Many health workers have to source their own personal protective gear and have limited access to the right masks, according to a survey.
The Royal Australasian College of Physicians surveyed its members and found 20 percent of respondents in public hospitals were forced to source their own PPE.
It also found respondents either had limited (19 percent) or no (three percent) access to surgical masks, while 45 percent said they had limited or no access to higher-grade N95/P2 masks.
Eleven percent said they had no access to N95/P2 masks.
About 60 percent of respondents reported recent workplace training in the use of PPE.
“At a bare minimum, the (federal) government must start providing transparent updates on the status of the national stockpile,” RACP president and respiratory physician Professor John Wilson said in a statement.
“If there is a real shortage, priority must be given to those in higher-risk areas where COVID and suspected-COVID patients are treated.”
The survey was conducted from 30 July to 3 August and 677 responses were received from RACP members.
There are 994 active coronavirus cases among Victorian healthcare workers.

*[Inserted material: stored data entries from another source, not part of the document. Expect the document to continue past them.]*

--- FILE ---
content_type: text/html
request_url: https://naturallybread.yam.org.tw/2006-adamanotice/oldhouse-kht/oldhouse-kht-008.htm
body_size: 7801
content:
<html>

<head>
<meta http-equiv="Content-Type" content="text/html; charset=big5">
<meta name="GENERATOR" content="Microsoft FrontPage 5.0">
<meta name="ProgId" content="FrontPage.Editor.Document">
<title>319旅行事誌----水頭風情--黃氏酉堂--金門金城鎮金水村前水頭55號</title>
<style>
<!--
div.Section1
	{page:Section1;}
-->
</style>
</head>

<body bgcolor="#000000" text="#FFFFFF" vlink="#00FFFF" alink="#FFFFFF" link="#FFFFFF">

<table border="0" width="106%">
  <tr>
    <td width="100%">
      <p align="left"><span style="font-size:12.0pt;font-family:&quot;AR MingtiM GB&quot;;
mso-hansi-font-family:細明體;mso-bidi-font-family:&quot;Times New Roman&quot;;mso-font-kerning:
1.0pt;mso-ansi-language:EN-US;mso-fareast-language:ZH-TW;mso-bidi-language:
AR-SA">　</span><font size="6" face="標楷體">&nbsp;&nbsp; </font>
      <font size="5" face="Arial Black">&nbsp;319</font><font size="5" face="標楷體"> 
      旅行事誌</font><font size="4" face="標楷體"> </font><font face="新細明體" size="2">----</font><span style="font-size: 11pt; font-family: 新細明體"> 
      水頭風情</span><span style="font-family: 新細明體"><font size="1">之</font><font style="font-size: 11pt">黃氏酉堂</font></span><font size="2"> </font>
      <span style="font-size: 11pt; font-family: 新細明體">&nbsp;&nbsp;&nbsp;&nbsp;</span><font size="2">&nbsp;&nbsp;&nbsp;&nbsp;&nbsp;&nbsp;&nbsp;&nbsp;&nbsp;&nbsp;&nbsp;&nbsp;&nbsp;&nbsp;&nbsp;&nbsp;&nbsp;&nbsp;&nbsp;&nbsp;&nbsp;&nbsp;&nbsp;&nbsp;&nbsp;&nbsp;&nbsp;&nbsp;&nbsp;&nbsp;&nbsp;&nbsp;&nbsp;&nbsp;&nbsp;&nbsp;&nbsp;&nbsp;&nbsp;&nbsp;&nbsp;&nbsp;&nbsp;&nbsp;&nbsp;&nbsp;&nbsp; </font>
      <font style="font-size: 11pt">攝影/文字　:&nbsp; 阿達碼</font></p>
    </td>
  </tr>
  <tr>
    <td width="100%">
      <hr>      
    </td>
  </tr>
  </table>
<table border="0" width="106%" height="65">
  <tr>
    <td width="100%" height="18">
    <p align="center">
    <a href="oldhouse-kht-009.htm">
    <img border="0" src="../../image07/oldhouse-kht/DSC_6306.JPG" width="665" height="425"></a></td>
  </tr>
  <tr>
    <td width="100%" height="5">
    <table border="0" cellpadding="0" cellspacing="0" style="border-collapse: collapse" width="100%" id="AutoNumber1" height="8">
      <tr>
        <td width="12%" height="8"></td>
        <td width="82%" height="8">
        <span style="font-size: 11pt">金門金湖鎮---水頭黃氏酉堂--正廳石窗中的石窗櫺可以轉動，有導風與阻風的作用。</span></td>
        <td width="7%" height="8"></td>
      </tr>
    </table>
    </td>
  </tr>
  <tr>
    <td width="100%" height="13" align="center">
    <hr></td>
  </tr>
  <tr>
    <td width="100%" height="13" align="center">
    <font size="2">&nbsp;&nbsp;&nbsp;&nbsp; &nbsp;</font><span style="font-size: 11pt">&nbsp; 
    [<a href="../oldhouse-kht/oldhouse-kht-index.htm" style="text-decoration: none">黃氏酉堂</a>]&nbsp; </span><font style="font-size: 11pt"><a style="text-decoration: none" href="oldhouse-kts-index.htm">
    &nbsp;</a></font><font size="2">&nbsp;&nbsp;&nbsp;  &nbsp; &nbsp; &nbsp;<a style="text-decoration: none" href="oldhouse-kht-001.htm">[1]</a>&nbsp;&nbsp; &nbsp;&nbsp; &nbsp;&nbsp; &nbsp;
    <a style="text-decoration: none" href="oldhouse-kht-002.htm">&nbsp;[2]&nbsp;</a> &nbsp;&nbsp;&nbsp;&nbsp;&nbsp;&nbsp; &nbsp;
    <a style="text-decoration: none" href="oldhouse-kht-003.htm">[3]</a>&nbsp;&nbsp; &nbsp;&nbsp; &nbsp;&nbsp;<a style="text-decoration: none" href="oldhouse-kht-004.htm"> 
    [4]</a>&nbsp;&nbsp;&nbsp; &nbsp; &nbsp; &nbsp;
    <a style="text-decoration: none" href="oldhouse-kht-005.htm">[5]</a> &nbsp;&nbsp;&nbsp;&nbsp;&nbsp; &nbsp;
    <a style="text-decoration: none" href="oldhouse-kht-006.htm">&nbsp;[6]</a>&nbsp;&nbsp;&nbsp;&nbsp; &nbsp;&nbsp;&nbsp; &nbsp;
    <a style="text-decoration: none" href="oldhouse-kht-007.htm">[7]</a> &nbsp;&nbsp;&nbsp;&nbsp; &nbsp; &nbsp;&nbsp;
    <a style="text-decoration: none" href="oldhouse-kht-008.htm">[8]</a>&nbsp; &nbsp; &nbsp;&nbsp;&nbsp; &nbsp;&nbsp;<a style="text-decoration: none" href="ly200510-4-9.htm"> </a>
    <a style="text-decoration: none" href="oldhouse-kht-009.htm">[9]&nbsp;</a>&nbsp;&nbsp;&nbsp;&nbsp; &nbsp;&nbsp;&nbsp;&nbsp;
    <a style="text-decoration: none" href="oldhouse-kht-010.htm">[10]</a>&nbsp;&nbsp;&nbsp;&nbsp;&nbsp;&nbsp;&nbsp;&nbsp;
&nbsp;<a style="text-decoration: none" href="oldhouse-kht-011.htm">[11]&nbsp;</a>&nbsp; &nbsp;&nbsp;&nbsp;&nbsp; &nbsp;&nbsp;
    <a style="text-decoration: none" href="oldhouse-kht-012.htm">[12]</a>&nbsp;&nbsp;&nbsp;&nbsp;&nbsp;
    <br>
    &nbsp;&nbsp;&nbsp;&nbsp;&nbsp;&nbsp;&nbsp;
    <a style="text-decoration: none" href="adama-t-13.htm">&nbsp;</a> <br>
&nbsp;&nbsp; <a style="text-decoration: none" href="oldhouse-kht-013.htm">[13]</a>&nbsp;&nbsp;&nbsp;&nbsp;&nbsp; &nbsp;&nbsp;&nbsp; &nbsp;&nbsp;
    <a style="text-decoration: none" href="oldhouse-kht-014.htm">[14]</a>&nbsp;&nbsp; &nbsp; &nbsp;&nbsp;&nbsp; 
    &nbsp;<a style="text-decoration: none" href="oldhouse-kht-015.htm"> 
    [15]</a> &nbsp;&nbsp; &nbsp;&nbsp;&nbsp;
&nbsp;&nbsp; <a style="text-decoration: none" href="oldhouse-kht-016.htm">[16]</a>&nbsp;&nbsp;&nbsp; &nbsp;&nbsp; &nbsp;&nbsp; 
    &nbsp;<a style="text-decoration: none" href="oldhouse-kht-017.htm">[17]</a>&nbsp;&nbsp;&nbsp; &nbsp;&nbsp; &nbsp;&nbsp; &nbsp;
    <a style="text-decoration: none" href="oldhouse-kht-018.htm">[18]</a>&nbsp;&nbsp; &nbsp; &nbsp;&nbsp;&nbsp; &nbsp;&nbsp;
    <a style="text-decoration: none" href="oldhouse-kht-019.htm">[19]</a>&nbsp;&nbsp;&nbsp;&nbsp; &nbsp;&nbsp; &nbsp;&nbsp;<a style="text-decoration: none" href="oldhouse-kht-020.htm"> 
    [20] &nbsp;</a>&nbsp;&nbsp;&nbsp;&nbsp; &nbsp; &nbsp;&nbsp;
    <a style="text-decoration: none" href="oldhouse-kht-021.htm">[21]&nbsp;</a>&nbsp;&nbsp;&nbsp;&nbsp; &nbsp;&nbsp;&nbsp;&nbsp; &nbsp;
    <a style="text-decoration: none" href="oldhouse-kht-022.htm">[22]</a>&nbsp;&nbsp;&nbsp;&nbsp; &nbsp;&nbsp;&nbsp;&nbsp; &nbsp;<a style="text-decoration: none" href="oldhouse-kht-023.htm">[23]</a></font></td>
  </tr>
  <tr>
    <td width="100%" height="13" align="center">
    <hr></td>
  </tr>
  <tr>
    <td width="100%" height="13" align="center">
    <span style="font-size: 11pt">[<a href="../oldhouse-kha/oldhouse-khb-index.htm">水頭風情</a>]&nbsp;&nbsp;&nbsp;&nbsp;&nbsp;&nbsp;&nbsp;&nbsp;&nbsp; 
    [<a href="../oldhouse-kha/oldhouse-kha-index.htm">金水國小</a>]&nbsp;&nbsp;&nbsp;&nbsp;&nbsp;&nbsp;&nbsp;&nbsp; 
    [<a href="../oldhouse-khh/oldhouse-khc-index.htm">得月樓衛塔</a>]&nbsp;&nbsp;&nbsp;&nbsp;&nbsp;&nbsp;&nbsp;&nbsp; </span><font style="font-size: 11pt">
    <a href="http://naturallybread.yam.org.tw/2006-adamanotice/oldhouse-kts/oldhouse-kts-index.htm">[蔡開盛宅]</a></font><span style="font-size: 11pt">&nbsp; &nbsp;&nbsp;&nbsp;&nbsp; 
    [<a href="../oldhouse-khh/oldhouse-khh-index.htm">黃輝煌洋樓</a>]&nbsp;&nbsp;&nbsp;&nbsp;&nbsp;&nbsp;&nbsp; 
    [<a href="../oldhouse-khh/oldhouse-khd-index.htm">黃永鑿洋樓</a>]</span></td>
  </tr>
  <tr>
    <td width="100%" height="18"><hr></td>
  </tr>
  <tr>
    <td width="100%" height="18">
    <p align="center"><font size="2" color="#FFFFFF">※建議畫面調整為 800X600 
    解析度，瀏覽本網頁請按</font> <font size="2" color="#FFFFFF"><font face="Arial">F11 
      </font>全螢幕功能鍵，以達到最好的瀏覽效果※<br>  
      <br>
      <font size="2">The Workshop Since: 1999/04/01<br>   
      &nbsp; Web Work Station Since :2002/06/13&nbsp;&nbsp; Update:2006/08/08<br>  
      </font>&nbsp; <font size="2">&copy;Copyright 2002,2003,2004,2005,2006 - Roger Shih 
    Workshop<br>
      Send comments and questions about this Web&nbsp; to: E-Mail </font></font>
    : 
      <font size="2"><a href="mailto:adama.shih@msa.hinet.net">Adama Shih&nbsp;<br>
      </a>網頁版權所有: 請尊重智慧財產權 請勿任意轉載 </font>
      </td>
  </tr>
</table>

Two weeks ago on Monday, July 27, the state recorded 400 active cases in healthcare workers.
But Australia’s deputy chief medical officer, Nick Coatsworth, said he had not been hearing the same feedback.
“The personal protective equipment is available and it’s where it needs to be at the front line for our healthcare workers,” he told Nine’s Today program.
“To try to reduce this, to suggest that there is insufficient or somehow inadequate PPE is actually misunderstanding the complexity of hospital infection control.
“What we need is excellent data on how healthcare workers acquired their infections - that requires deep investigations.”
Last week, an Australian College of Nursing survey of 750 nurses found many were feeling frightened and vulnerable.
While the Australian Society of Anaesthetists has voiced the need for P2 or N95 masks and has repeatedly questioned whether hospitals’ guidelines go far enough to protect staff, highlighting the importance of “fit-testing” PPE so virus particles cannot penetrate clinicians’ safety gear.